A CGU é o órgão de controle interno do poder Executivo. O TCU, por sua vez, é um órgão de controle externo, por não fazer parte da estrutura do Executivo. A participação da CGU na edição da MP foi criticada por Lucieni. Ela comparou a situação atual á outra medida provisória, de 2015, editada pela então presidente Dilma Rousseff, que alterava regras para a celebração de acordos de leniência, uma espécie de delação para pessoas jurídicas, interferindo no trabalho do TCU e do Ministério Público. Essa MP não foi aprovada dentro do prazo pelo Congresso e, em 2016, deixou de valer.

A subprocuradora-geral da República Luiza Frischeisen também comparou a MP de Bolsonaro à editada por Dilma em 2015, e demonstrou estranhamento com a participação da CGU na sua elaboração. Ela lembrou ainda que há uma recomendação expedida pela Procuradoria-Geral da República (PGR) para que os integrantes do Ministério Público acompanhem a aplicação de verbas direcionadas ao combate à Covid-10.

Coordenadora da 2ª Câmara de Coordenação e Revisão do Ministério Público Federal (MPF), responsável por processos criminais, a subprocuradora ressaltou que medida provisória diz respeito a assuntos nas esferas civil e administrativa e, portanto, não vai afetar diretamente seu trabalho.

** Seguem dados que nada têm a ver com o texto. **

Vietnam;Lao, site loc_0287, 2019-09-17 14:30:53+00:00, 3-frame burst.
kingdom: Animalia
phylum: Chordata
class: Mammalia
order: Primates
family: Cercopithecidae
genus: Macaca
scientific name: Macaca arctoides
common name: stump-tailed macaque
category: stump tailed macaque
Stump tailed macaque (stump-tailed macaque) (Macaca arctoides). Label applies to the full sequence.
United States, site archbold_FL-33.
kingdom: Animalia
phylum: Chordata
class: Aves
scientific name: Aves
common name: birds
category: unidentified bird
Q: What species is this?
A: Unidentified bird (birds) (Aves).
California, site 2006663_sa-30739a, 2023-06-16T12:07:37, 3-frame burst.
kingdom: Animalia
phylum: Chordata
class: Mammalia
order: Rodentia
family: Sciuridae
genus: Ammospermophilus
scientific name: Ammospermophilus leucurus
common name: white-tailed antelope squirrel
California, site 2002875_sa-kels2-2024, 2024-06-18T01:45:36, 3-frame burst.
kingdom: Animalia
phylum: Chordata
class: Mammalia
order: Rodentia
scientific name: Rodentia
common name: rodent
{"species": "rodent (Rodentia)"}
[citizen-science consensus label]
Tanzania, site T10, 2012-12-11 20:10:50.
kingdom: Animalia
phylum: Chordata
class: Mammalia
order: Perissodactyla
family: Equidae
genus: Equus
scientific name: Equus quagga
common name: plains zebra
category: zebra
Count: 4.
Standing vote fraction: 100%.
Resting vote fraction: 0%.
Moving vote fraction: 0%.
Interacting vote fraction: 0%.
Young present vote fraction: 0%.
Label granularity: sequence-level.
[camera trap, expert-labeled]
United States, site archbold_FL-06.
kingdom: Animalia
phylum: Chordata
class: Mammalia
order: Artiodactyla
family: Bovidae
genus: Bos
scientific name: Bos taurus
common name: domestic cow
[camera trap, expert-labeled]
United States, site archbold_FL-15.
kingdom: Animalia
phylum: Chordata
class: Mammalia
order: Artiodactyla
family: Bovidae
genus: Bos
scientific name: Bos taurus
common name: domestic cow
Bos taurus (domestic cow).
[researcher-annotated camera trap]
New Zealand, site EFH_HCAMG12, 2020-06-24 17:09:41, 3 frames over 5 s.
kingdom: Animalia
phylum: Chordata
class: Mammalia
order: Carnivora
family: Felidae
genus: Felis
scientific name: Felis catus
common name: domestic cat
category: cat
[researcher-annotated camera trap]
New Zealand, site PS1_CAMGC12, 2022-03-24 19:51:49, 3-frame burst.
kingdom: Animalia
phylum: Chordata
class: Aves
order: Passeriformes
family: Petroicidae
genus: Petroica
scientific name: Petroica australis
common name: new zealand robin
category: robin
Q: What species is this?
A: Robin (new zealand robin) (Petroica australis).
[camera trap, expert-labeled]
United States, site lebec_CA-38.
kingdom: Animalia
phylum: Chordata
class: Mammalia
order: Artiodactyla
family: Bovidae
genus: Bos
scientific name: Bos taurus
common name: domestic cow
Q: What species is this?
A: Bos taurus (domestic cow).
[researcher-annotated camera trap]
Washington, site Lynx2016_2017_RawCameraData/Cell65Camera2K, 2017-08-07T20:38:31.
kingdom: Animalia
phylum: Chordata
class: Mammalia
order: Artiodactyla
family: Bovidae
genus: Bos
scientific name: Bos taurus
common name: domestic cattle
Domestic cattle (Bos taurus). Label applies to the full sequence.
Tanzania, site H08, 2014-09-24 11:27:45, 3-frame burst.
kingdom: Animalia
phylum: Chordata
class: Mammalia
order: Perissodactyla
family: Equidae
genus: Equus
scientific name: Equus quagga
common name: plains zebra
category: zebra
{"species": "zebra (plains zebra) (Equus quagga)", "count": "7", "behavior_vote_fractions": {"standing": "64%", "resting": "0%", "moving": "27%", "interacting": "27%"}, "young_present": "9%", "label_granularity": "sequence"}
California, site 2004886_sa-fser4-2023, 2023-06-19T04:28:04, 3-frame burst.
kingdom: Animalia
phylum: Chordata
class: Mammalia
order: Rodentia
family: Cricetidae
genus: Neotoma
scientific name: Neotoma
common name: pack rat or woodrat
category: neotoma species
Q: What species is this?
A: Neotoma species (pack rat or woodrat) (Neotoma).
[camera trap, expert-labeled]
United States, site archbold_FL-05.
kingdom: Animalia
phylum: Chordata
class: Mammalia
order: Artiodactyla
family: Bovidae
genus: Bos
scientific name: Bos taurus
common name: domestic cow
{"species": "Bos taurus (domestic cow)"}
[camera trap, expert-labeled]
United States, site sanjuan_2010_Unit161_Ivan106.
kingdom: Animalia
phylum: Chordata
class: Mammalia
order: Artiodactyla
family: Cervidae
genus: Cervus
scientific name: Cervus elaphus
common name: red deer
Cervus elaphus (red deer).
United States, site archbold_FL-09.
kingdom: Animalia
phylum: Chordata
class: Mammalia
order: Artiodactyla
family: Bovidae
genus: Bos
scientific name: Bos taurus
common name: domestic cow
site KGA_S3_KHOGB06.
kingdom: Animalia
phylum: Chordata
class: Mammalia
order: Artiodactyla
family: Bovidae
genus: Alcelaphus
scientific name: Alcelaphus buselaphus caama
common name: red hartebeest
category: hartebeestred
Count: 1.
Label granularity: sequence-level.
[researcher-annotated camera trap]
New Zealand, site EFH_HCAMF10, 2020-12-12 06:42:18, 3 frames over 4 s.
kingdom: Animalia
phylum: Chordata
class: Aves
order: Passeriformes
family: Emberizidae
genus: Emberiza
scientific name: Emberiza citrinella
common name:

Mas lembrou que muitos processos de natureza penal têm origem justamente no trabalho de órgãos de controle. Citou, como exemplo, notícias de compras superfaturadas de produtos para enfrentamento à pandemia.

– O que causa realmente preocupação na área criminal é que a atuação pode ser feita a partir de representação de órgãos de controle – disse ela, acrescentando: – O que é um erro grosseiro? Poderá inviabilizar [a apuração].

A Ordem dos Advogados do Brasil (OAB) informou que Comissão de Estudos Constitucionais da entidade vai realizar reunião extraordinária na próxima segunda-feira para analisar a MP.